The Confederacy was formed on February 8, 1861, by the seven secession slave states: South Carolina, Mississippi, Florida, Alabama, Georgia, Louisiana, and Texas.[4] All seven of the states were located in the Deep South region of the United States, whose economy was heavily dependent upon agriculture—particularly cotton—and a plantation system that relied upon slaves of African descent for labor.[5] Convinced that white supremacy[6] and the institution of slavery[4][6] were threatened by the November 1860 election of Republican candidate Abraham Lincoln to the U.S. presidency, on a platform which opposed the expansion of slavery into the western territories, the Confederacy declared its secession from the United States, with the loyal states becoming known as the Union during the ensuing American Civil War.[2] In a speech known today as the Cornerstone Address, Confederate Vice President Alexander H. Stephens described its ideology as being centrally based "upon the great truth that the negro is not equal to the white man; that slavery, subordination to the superior race, is his natural and normal condition".[7]

Before Lincoln took office on March 4, 1861, a provisional Confederate government was established on February 8, 1861. It was considered illegal by the United States federal government, and many Northerners thought of the Confederates as traitors. After war began in April, four slave states of the Upper South—Virginia, Arkansas, Tennessee, and North Carolina—also seceded and joined the Confederacy. The Confederacy later accepted the slave states of Missouri and Kentucky as members, although neither officially declared secession nor were they ever largely controlled by Confederate forces, despite the efforts of Confederate shadow governments, which were eventually expelled. The government of the United States (the Union) rejected the claims of secession as illegitimate.

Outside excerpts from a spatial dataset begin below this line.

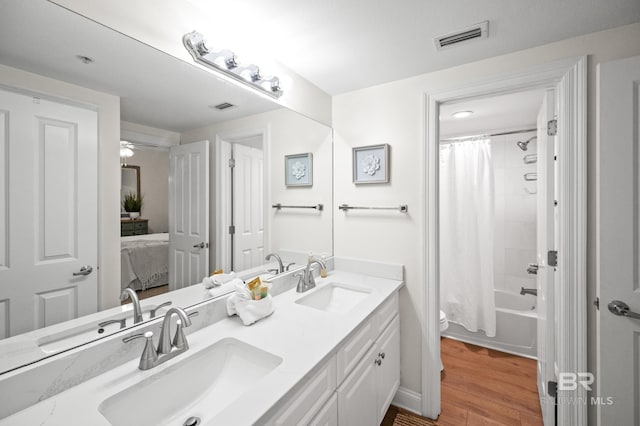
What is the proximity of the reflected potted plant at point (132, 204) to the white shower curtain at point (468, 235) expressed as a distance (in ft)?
9.38

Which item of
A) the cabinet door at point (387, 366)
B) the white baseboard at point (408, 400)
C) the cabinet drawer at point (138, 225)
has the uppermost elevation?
the cabinet drawer at point (138, 225)

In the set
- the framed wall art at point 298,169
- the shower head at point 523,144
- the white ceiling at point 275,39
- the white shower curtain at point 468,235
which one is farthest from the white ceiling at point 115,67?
the shower head at point 523,144

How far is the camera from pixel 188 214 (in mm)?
1310

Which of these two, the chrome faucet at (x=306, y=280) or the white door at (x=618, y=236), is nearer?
the white door at (x=618, y=236)

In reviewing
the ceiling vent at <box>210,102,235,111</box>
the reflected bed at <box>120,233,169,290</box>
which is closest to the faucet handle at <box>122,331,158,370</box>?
the reflected bed at <box>120,233,169,290</box>

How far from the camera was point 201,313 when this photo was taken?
1.26 m

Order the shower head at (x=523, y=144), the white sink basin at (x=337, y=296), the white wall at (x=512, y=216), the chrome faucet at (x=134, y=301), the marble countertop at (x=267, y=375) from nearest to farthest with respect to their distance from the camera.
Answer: the marble countertop at (x=267, y=375)
the chrome faucet at (x=134, y=301)
the white sink basin at (x=337, y=296)
the shower head at (x=523, y=144)
the white wall at (x=512, y=216)

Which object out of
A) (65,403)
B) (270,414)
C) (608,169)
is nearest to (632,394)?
(608,169)

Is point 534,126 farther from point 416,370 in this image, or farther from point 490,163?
point 416,370

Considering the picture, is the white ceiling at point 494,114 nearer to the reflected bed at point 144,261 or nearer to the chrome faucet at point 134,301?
the reflected bed at point 144,261

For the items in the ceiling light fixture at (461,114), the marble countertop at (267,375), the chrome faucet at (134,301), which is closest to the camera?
the marble countertop at (267,375)

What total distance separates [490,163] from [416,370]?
2.19m

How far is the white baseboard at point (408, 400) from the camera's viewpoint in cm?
192

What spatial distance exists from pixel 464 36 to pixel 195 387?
199cm
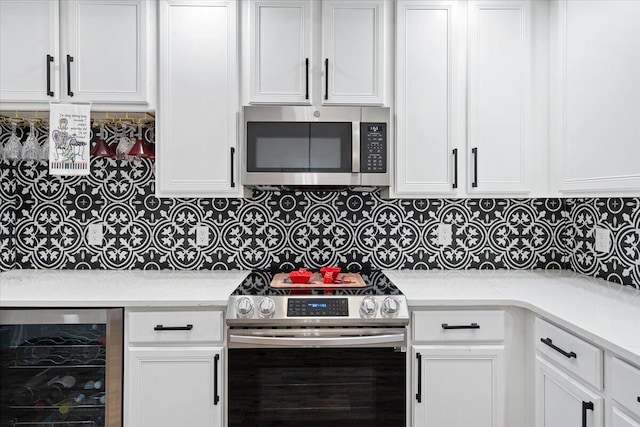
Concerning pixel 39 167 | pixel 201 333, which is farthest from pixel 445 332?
pixel 39 167

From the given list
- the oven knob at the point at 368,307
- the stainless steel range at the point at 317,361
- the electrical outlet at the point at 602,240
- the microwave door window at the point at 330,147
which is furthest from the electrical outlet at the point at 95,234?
the electrical outlet at the point at 602,240

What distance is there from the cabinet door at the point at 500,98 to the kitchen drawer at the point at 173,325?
1371 millimetres

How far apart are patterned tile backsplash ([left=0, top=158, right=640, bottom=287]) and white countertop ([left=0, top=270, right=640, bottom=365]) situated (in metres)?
0.12

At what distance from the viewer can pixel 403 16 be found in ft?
6.91

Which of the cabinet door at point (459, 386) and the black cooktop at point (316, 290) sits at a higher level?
the black cooktop at point (316, 290)

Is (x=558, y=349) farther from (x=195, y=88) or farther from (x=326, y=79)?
(x=195, y=88)

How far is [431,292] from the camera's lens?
6.23ft

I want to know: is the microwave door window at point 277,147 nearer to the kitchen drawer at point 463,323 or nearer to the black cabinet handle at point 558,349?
the kitchen drawer at point 463,323

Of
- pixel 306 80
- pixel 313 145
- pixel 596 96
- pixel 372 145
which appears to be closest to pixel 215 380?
pixel 313 145

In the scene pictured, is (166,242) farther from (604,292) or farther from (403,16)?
(604,292)

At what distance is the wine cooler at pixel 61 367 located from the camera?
5.77ft

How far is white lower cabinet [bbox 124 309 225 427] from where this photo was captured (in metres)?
1.77

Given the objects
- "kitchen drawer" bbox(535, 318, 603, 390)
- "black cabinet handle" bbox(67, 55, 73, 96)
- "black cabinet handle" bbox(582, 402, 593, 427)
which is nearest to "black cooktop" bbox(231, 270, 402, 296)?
"kitchen drawer" bbox(535, 318, 603, 390)

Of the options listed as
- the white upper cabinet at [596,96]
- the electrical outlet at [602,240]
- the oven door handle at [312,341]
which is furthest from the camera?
the electrical outlet at [602,240]
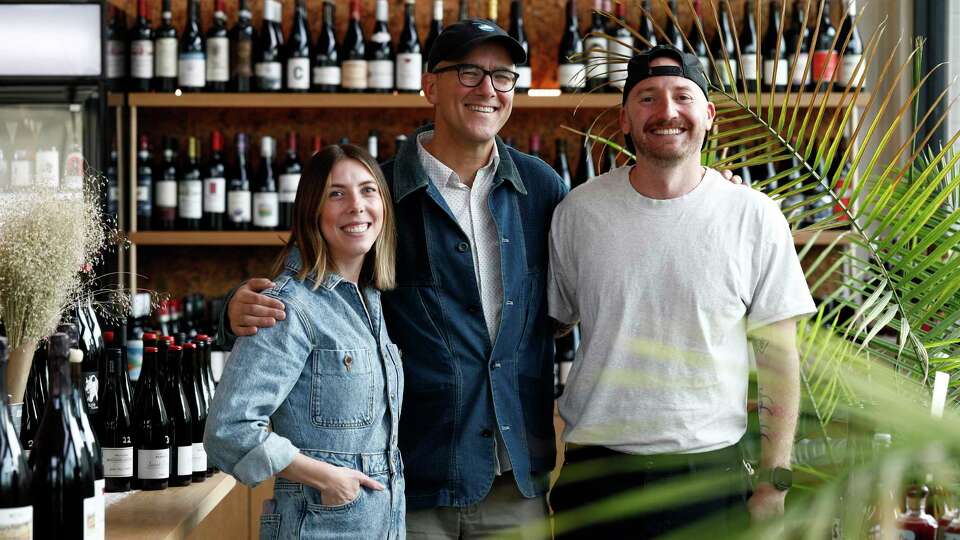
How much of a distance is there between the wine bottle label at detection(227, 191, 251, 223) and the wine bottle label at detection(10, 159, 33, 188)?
27.5 inches

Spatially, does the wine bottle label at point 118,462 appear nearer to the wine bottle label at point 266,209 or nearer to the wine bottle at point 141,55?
the wine bottle label at point 266,209

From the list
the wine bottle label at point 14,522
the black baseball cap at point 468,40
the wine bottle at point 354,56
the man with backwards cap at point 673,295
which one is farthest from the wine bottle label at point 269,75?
the wine bottle label at point 14,522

The Civil War began on April 12, 1861, when the Confederates attacked Fort Sumter, a Union fort in the harbor of Charleston, South Carolina. No foreign government ever recognized the Confederacy as an independent country,[1][8][9] although Great Britain and France granted it belligerent status, which allowed Confederate agents to contract with private concerns for arms and other supplies.

In 1865, the Confederacy's civilian government disintegrated in a chaotic manner: the Confederate States Congress adjourned sine die, effectively ceasing to exist as a legislative body on March 18. After four years of heavy fighting and 620,000–850,000 military deaths,[10][11] all Confederate land and naval forces either surrendered or otherwise ceased hostilities. The war lacked a formal end, with Confederate forces surrendering or disbanding sporadically throughout most of 1865. The most significant capitulation was Confederate general Robert E. Lee's surrender to Ulysses S. Grant at Appomattox on April 9, after which any lingering doubt regarding the war's outcome and/or the Confederacy's prospect for survival was extinguished, although another sizable force under Confederate general Joseph E. Johnston did not formally surrender to William T. Sherman until April 26. Contemporaneously, President Lincoln had been assassinated by Confederate sympathizer John Wilkes Booth on April 15, 1865. Confederate President Jefferson Davis's administration declared the Confederacy dissolved on May 5[5][12] and Davis himself acknowledged in later writings that the Confederacy "disappeared" in 1865.[13]

After the war, Confederate states were readmitted to the Union during the Reconstruction era, after each ratified the 13th Amendment to the U.S. Constitution, which outlawed slavery. "Lost Cause" ideology—an idealized view of the Confederacy as valiantly fighting for a just cause—emerged in the decades after the war among former Confederate generals and politicians, as well as organizations such as the United Daughters of the Confederacy and the Sons of Confederate Veterans. Particularly intense periods of Lost Cause activity came around the time of World War I, as the last Confederate veterans began to die and a push was made to preserve their memory, and then during the Civil Rights Movement of the 1950s and 1960s, in reaction to growing public support for racial equality. Through activities such as building prominent Confederate monuments and writing school history textbooks to paint the Confederacy in a favorable light, Lost Cause advocates sought to ensure future generations of Southern whites would continue to support white supremacist policies such as the Jim Crow laws.[14] The modern display of Confederate flags primarily started during the 1948 presidential election when the battle flag was used by the Dixiecrats in opposition to the Civil Rights Movement and has continued to the present day.[15][16]